In [13]:
import os
import numpy as np
import pandas as pd
from biomarker_modeling.biomarker_model import BiomarkerModel


event_col = 'MORTSTAT'
duration_col = 'PERMTH_EXM'

gender = 'male'

output_dir = f'data/output_{gender}'
df = pd.read_csv(f'data/NHANES_data_{gender}.csv')

# Load biomarker info, remove features that are not being modeled with NHANES data.
biomarker_info = pd.read_excel('data/biomarker_info.xlsx', sheet_name='biomarker_info', index_col='feature')
biomarker_info = biomarker_info[biomarker_info[f'source_{gender}'].isin(['NHANES'])]
features = biomarker_info.index


for feature in features:

    print(f'Fitting model for {feature}...')

    # Create directory
    model_dir = f'{output_dir}/{feature}/'
    os.makedirs(model_dir, exist_ok=True)

    info = biomarker_info.loc[feature]
    df_marker = df[[duration_col, event_col, feature, 'age']]

    # If cardiovascular biomarker, limit to cardiovascular deaths.
    if info.domain == 'cardiovascular':
        df_marker = df[df['cause'].isin(['cardiovascular','alive'])][[duration_col, event_col, feature, 'age']]

    # Remove values outside 2.5/97.5th percentiles to avoid fitting to extreme outliers.
    df_marker = df_marker[
        (df_marker[feature] >= df_marker[feature].quantile(0.025)) &
        (df_marker[feature] <= df_marker[feature].quantile(0.975))
    ]

    df_marker = df_marker[df_marker[duration_col] > 0]

    df_marker.to_csv(f'{model_dir}/input_data.csv', index=False)

    model = BiomarkerModel(
        feature=feature,
        duration_col=duration_col,
        event_col=event_col,
        data_path=f'{model_dir}/input_data.csv',
        model_dir=model_dir,
        n_bootstraps=0,
        feature_info={'units':info.units,'label':feature}
    )


Fitting model for a1c...
Fitting model for albumin...
Fitting model for alp...
Fitting model for alt...
Fitting model for apoa1...
Fitting model for apob...
Fitting model for apob_apoa1_ratio...
Fitting model for ast...
Fitting model for bmi...
Fitting model for calcium...
Fitting model for creatinine...
Fitting model for ferritin...
Fitting model for folate...
Fitting model for ggt...
Fitting model for glucose_fasting...
Fitting model for glucose_random...
Fitting model for hct...
Fitting model for hdlc...
Fitting model for hemoglobin...
Fitting model for insulin_fasting...
Fitting model for iron...
Fitting model for ldlc...
Fitting model for lymphocytes...
Fitting model for mch...
Fitting model for mchc...
Fitting model for mcv...
Fitting model for monocytes...
Fitting model for mpv...
Fitting model for neutrophils...
Fitting model for nonhdlc...
Fitting model for phosphate...
Fitting model for platelets...
Fitting model for rbc...
Fitting model for rdw...
Fitting model for saturatio

In [17]:
from custom_modeling import delta_age_creation

# Load biomarker info, remove features that are not being modeled from reference values.
configs = pd.read_excel('data/biomarker_info.xlsx', sheet_name='external_references')
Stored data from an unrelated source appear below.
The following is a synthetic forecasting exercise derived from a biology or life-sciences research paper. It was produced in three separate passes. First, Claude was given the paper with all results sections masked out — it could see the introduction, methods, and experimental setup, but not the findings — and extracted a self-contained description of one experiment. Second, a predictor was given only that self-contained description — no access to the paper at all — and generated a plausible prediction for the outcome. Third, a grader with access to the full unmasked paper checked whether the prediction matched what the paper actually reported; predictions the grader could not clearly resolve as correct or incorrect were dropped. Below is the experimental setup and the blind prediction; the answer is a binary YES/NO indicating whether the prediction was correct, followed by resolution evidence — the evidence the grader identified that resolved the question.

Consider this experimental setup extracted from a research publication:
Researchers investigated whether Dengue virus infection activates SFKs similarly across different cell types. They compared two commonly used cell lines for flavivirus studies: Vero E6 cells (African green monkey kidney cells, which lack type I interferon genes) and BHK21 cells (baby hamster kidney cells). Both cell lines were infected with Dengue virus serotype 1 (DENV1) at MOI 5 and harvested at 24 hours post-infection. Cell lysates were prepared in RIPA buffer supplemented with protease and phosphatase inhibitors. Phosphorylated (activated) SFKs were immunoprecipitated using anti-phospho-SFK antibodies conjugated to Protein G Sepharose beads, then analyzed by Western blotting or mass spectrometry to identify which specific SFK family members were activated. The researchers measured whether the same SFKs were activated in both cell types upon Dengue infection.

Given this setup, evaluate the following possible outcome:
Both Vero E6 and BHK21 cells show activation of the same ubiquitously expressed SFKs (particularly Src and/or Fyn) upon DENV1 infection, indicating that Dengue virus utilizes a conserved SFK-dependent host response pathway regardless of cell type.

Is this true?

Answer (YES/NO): YES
for _, config in configs.iterrows():

    # Create feature directories.
    model_dir = f'{output_dir}/{config.feature}/model'
    plots_dir = f'{output_dir}/{config.feature}/plots'
    os.makedirs(model_dir, exist_ok=True)
    os.makedirs(plots_dir, exist_ok=True)

    delta_age_creation.write_delta_age_array(config, output_dir)


In [21]:
import json
from model_aggregating import aggregation
from glob import glob

delta_age_paths = glob(f'{output_dir}/*/model/delta_age-array.csv')
delta_age_paths.sort()

features = [path.split('/')[2] for path in delta_age_paths]
delta_age_paths = dict(zip(features, delta_age_paths))

with open(f'{output_dir}/delta_age_paths.json','w') as f:
    json.dump(delta_age_paths, f, indent=4)


delta_age_df = aggregation.get_delta_age_dataframe(
    f'data/NHANES_data_{gender}.csv',
    f'{output_dir}/delta_age_paths.json',
    output_dir
)

delta_age_df.to_csv(f'{output_dir}/biomarker_delta_ages.csv', index=False)
weights = aggregation.get_feature_weights(delta_age_df, output_dir)


# Need to resave the weighted delta-age arrays.